Document passage —
We have just now started allowing Buffy and Abby in the front yard without leashes in order to go to the car and no further. That has been allowed since we moved to the country and there is hardly any traffic at all. We were just too afraid of them darting into the street in town if they would spot a squirrel or something along that line. Like you say, small steps. Maybe I'll start allowing them to go to the mailbox with me without a leash.


----------



## jeffreyzone (Feb 8, 2006)

Buffy & Abby's Mom said:


> We have just now started allowing Buffy and Abby in the front yard without leashes in order to go to the car and no further. That has been allowed since we moved to the country and there is hardly any traffic at all. We were just too afraid of them darting into the street in town if they would spot a squirrel or something along that line. Like you say, small steps. Maybe I'll start allowing them to go to the mailbox with me without a leash.


You are making good progress.  And you are wise to go slowly when you're in an environment full of squirrels and other random wildlife distractions. It's not worth risking your dogs' safety to push the envelope beyond their current level.

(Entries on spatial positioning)

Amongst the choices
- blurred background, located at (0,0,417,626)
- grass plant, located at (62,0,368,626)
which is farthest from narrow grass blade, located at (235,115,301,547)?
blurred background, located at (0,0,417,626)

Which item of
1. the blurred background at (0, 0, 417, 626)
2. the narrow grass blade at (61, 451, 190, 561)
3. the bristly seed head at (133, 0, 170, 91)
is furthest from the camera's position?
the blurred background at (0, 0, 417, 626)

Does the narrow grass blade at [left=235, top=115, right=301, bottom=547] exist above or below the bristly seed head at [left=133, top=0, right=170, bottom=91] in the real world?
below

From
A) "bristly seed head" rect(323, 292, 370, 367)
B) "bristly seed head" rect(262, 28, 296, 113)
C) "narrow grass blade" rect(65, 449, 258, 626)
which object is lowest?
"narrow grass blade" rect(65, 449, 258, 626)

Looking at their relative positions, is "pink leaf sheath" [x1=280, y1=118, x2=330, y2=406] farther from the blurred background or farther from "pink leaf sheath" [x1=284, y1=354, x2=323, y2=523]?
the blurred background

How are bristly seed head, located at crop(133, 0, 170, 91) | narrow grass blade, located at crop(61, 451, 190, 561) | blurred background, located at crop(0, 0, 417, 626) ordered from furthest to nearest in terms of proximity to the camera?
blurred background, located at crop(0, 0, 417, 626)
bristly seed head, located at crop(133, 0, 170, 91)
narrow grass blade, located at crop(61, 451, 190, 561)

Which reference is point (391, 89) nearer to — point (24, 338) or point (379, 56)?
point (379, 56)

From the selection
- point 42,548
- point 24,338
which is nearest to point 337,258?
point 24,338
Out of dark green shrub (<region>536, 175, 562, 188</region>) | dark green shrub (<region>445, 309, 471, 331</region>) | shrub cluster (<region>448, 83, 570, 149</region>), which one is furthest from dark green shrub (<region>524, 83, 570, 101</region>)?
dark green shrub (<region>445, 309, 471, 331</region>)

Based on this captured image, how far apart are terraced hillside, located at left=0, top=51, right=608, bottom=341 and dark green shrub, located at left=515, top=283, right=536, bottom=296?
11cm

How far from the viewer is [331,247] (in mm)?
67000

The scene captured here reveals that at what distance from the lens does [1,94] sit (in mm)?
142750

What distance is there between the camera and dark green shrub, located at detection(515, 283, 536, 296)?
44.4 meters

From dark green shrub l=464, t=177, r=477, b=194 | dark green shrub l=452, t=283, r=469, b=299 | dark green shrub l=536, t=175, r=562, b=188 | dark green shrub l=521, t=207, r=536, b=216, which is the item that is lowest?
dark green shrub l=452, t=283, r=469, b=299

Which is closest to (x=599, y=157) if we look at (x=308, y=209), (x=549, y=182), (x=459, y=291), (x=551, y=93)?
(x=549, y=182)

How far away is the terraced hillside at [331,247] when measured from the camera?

Challenges —
**A)** Say whether each statement agrees with the off-leash dog thread, answering yes or no and quoting the words of the thread that decide it.
(i) Buffy and Abby may go past the car in the front yard without leashes.
(ii) The dogs were first let off the leash in the front yard after the move to the country.
(iii) jeffreyzone recommends pushing the dogs beyond their current level.
**B)** Extend the off-leash dog thread from its final sentence.

Final answers —
**A)**
(i) No: "in order to go to the car and no further."
(ii) Yes: "That has been allowed since we moved to the country"
(iii) No: "It's not worth risking your dogs' safety to push the envelope beyond their current level."

**B)**
When we started with the mailbox thing, we'd have Dottie on the leash as we walked down there, and then we'd ask her to sit while we got the mail from the box. Then, we'd remove the leash and offer her the mail, saying "_Take it to Mom (or Dad)_," who'd be standing at the top of the driveway, making sure to point her in the right direction with our body language. At first, the receiver would say "_Bring it!_"

And it just evolved from there. Once the dog is focused, and I mean _*really*_ focused, on the target of the newspaper, she'll go get it and bring it back regardless of the distractions, if she is really into carrying things.


----------



## Wrigley's Mom (Nov 6, 2006)

I just LOVE that video! Thanks for sharing it with us. I love the "body wiggle" Dottie does while she's waiting at the door. Wrigley does that all the time. Dottie looks like such a happy soul!


----------



## Buuddy (Jan 11, 2007)

Can I have this dog ?? that is really cool!!!!


----------



## AquaClaraCanines (Mar 5, 2006)

Too cute! She's a really beautiful Golden.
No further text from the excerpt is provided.